Читаем Dagger Magic полностью

But it was the immediate future that concerned Raeburn now, as a touch at his elbow reminded him of his vulnerability as a most reluctant guest. Avoiding the broad, flag-decked approach to the temple steps, his escorts turned him instead up a narrow passage between two lesser edifices, passing then through a succession of two more open courtyards to emerge before the great gateway that gave access to inner sanctums, where the senior members of the community were accustomed to hold court.

He gazed up at the gateway with something like respect while one of his escort spoke in rapid Tibetan with the keeper of the gate. It was fashioned in the form of the Tibetan monument known as a chorten, this one a conscious imitation of the gatehouse guarding the entrance to the holy city of Lhasa. Like its Lhasan counterpart, this entrance embraced a square, block-like chamber, perforated by an archway and surmounted by a dome and spire. But where the Lhasan spire was crowned with a crescent moon surrounded by flames, betokening purity, the spire of this gateway was capped with a lightning bolt wreathed in clouds of thunder, a device which initiates of many different paths would recognize as a potent symbol of death and destruction.

Nor was the destructive potential vested in the gateway merely symbolic. Raeburn required no special effort of perception to sense the brooding energies emanating from the mouth of the arch, like exhalations from a dragon's lair. Sufficiently well schooled to recognize the nature of the forces at work, he was equally well acquainted with the measures necessary to counter them - though he had no intention of making a gratuitous display of his capabilities, thereby betraying his strength to his monkish guardians. On the contrary, the less Siegfried knew about what he had become, the better. Whatever else might transpire in the course of the next little while, Raeburn intended to retain the element of surprise in his own favor.

At a gesture of command from the gate's keeper, the power in the gateway smoothly shifted, like a veil being parted, and Raeburn's attendants hurried him through. Beyond a vaulted and lamplit corridor lay a windowless antechamber where he was instructed to remove his shoes and coat and don one of the toga-like orange mantles worn by all the other inhabitants of the place. The concession told him that he still had some standing here, despite his thirty-year absence. Once he had completed this change of attire, only Nagpo and Kurkar ushered him through another doorway onto a stone landing at the top of a descending spiral of broad stone steps.

He followed his escorts downward. Only once before, as a youth of sixteen, had he been privileged to come so far. After the initiation that followed, the last he had been allowed, his dreams had been haunted by images, simultaneously frightful and fascinating, of endless shadowy corridors full of lurking half-seen entities that knew no fixed form.

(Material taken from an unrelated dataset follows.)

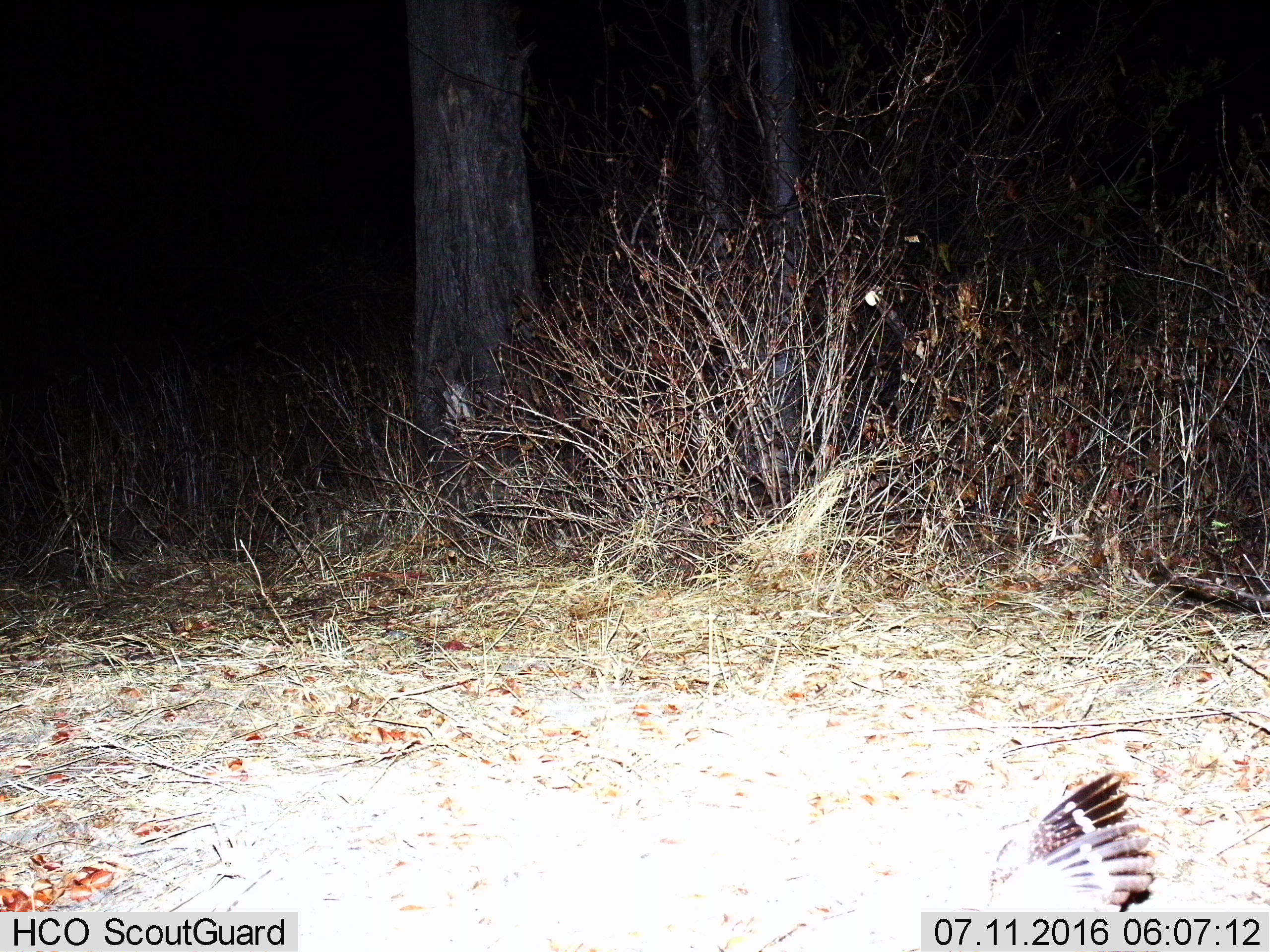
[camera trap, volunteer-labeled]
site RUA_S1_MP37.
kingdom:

Returning here now as an adult, veteran of many initiations in many dark traditions, he found those impressions both enhanced and clarified in the light of knowledge since acquired.

A doorway at the foot of the stair gave access to a maze of interconnecting passageways, the entrance guarded on either hand by a large triple-edged wooden dagger, taller than a man, supported point-downward in triangular mountings of meteoric iron. The faces carved around the hilts leered down at them in malevolent scrutiny, the eyes almost alive in the nickering light of butter lamps set in niches beside them.

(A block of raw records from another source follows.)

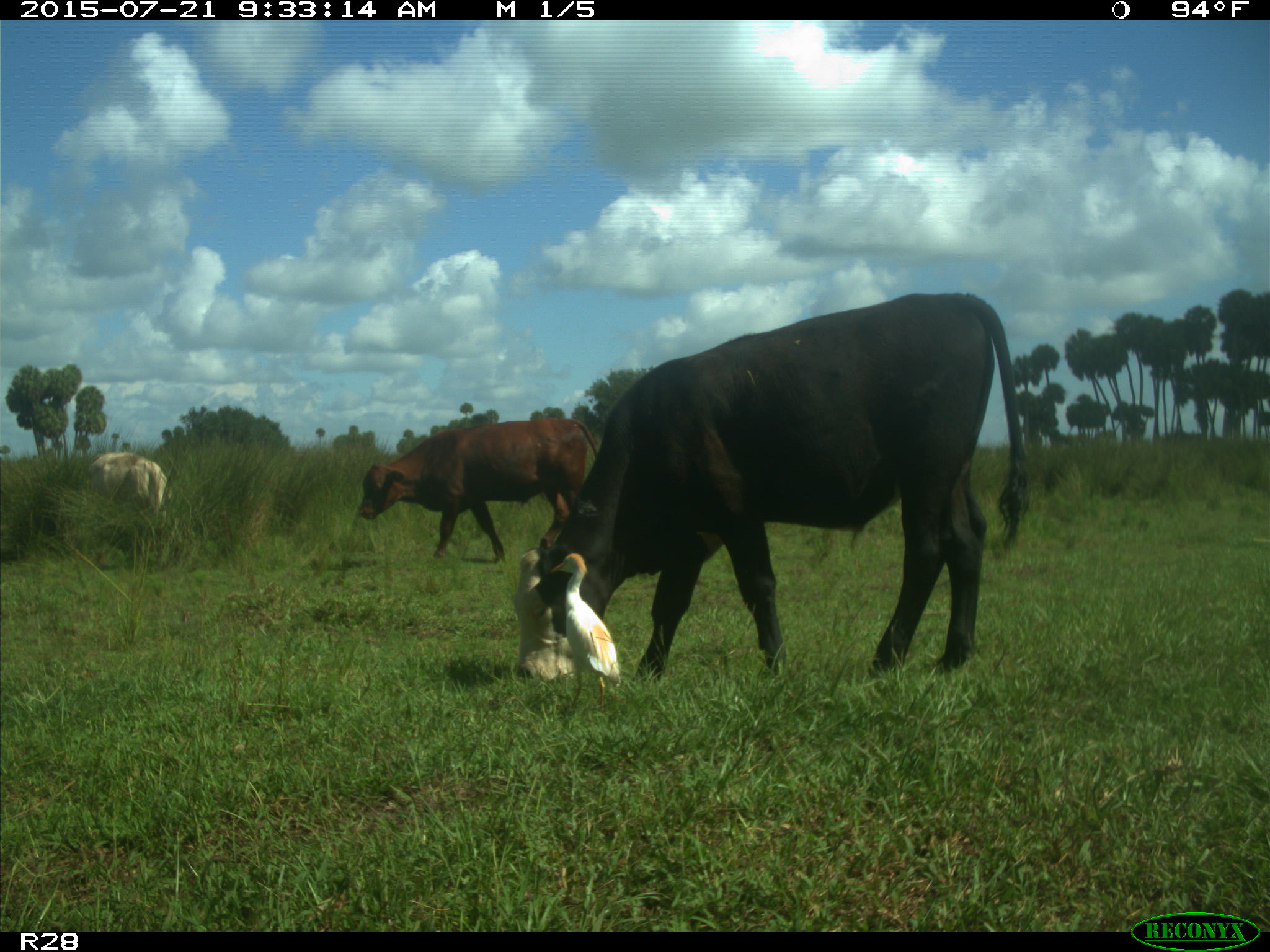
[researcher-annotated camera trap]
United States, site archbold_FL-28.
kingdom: Animalia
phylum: Chordata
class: Mammalia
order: Artiodactyla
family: Bovidae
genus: Bos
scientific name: Bos taurus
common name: domestic cow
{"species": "Bos taurus (domestic cow)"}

Reverently, both Nagpo and Kurkar paused to salute each of the daggers in turn, raising both arms over their heads before pressing palms together and touching fingertips lightly to forehead, throat, and heart. As the two stepped through the doorway and beckoned him to follow, Raeburn performed the salute as protection rather than devotion, also drawing upon his own resources for reinforcement, for though not himself a dagger practitioner, he knew enough to recognize the force behind the dagger symbols as a focus of dangerous power. The initiation he had taken so long ago might preserve his life within the maze, but Dorje Rinpoche had never allowed him to receive the further empowerments that would have allowed him to function freely within the web of power he now entered.

He followed Nagpo and Kurkar into the maze. As he and his escort penetrated deeper, Raeburn became increasingly aware of the menacing presence of manifold dark energies, subliminally held in check beyond the bounds of conventional perception. Lengthening exposure and the mastery of parallel disciplines made him aware that the agency restraining those energies was the design of the labyrinth itself, the walls of which had been laid out in the form of a Tantric ideogram.